[Begin RECORDS]
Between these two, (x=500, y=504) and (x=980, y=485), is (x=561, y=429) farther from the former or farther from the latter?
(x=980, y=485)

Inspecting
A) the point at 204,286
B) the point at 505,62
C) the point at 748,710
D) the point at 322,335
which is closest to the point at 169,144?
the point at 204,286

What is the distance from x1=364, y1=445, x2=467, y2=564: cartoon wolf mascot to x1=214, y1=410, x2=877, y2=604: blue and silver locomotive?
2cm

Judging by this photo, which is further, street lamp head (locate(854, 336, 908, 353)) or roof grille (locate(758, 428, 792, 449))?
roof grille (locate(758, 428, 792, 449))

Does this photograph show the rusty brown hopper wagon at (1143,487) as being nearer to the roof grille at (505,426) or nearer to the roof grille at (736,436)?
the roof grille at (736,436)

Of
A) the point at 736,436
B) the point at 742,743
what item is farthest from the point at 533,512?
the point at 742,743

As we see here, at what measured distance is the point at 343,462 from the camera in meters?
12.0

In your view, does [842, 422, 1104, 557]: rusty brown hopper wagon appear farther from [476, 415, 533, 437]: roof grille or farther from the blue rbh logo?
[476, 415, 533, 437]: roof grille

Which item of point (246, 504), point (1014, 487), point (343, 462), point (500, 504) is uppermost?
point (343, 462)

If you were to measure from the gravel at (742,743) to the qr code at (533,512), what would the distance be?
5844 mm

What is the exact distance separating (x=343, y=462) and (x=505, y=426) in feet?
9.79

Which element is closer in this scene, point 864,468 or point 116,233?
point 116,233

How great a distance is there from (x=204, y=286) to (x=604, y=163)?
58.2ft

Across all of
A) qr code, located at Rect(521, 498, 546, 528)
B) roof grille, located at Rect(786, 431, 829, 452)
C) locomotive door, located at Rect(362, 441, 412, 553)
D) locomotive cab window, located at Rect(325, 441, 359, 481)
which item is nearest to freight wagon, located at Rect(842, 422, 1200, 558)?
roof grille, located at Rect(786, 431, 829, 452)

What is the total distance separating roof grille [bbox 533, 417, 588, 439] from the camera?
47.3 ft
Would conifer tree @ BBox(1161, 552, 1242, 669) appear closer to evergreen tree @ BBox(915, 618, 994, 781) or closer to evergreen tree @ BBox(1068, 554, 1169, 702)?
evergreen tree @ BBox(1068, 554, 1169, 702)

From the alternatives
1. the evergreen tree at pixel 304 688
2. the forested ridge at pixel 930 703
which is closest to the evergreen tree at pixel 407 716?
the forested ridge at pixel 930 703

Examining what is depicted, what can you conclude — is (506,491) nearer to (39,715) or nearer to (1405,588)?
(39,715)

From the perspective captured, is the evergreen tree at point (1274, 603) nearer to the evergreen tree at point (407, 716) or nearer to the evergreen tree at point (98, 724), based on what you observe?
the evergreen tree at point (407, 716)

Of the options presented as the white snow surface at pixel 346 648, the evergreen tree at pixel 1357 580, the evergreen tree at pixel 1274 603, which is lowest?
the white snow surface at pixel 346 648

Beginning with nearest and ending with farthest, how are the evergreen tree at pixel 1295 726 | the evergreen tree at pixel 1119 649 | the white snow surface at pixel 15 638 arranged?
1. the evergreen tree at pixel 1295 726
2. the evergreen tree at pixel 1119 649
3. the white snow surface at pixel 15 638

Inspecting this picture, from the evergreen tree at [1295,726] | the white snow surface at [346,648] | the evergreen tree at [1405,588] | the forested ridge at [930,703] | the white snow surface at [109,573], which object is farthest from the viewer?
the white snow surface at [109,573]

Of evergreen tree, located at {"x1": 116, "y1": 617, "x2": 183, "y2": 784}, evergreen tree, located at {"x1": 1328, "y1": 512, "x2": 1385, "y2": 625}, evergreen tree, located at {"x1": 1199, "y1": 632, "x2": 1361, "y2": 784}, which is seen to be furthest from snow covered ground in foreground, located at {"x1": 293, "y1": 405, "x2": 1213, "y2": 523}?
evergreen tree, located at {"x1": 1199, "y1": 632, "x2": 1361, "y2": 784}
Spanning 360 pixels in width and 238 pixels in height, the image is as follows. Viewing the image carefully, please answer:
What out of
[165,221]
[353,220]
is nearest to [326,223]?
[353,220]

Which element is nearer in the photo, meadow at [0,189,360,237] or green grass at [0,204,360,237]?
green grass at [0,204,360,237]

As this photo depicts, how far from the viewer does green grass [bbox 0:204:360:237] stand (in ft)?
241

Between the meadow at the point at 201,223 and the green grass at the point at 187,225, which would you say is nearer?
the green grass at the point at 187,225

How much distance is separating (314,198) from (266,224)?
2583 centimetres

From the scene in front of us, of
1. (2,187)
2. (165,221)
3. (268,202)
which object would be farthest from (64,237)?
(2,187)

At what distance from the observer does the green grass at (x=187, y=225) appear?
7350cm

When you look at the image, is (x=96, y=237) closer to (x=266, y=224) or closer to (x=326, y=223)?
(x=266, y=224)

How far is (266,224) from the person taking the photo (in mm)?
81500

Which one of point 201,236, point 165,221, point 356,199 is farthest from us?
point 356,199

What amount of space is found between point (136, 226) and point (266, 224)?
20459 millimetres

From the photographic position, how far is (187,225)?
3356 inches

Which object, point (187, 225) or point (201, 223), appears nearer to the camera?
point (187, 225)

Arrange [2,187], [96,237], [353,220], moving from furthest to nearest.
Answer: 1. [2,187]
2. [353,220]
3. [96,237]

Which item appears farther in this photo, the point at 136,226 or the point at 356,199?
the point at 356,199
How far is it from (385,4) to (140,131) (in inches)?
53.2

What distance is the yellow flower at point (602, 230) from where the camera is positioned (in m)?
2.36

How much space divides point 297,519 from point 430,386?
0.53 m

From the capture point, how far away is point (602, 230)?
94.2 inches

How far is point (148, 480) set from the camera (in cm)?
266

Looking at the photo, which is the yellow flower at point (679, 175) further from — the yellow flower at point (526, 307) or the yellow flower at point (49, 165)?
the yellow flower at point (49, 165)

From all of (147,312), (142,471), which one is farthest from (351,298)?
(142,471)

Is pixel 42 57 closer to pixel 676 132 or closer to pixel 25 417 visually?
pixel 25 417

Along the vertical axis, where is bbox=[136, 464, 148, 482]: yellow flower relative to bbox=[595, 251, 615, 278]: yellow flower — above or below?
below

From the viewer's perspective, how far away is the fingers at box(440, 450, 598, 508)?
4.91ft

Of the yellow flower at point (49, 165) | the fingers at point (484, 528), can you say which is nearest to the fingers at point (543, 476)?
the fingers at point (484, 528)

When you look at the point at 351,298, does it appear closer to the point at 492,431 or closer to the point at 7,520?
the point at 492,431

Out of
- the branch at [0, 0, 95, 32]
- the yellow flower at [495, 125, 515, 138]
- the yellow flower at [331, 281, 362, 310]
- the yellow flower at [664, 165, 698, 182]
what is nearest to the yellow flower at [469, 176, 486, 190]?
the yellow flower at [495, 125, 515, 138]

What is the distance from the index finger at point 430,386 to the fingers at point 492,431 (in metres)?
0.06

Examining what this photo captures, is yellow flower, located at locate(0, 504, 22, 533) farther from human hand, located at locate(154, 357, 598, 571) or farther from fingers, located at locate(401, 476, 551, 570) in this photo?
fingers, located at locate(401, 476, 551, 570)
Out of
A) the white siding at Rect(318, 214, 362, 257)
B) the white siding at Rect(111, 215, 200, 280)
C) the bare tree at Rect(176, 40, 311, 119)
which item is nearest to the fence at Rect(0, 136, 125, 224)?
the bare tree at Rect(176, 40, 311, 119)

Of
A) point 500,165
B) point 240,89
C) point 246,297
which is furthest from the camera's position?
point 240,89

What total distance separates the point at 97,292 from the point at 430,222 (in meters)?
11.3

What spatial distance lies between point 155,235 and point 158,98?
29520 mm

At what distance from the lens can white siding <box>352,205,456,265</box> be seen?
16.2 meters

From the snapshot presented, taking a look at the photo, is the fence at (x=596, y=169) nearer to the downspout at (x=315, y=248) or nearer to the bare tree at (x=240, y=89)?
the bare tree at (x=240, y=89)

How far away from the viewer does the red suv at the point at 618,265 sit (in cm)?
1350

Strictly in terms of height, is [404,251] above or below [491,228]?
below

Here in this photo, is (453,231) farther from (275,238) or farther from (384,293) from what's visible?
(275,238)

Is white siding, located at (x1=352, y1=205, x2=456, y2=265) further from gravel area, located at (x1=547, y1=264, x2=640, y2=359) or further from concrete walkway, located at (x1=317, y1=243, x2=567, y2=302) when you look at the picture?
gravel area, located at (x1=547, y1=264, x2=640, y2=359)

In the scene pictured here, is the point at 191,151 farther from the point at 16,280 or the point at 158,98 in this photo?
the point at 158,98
[End RECORDS]
REQUIREMENT
Rewrite the material from the line containing "How much distance" down to the line containing "20459 millimetres", swapping "distance" for "separation" and leaving everything else as it is.

TASK ANSWER
How much separation is separating (314,198) from (266,224)?
2583 centimetres

From the scene in front of us, of
1. (2,187)
2. (165,221)
3. (268,202)
which object would be farthest from (64,237)?
(2,187)

At what separation from the observer does the green grass at (x=187, y=225) appear?
7350cm

When you look at the image, is (x=96, y=237) closer to (x=266, y=224) or closer to (x=326, y=223)?
(x=266, y=224)

How far is (266,224) from the person taking the photo (in mm)?
81500

Which one of point 201,236, point 165,221, point 356,199 is farthest from us?
point 356,199

What amount of space is found between point (136, 226) and point (266, 224)?
20459 millimetres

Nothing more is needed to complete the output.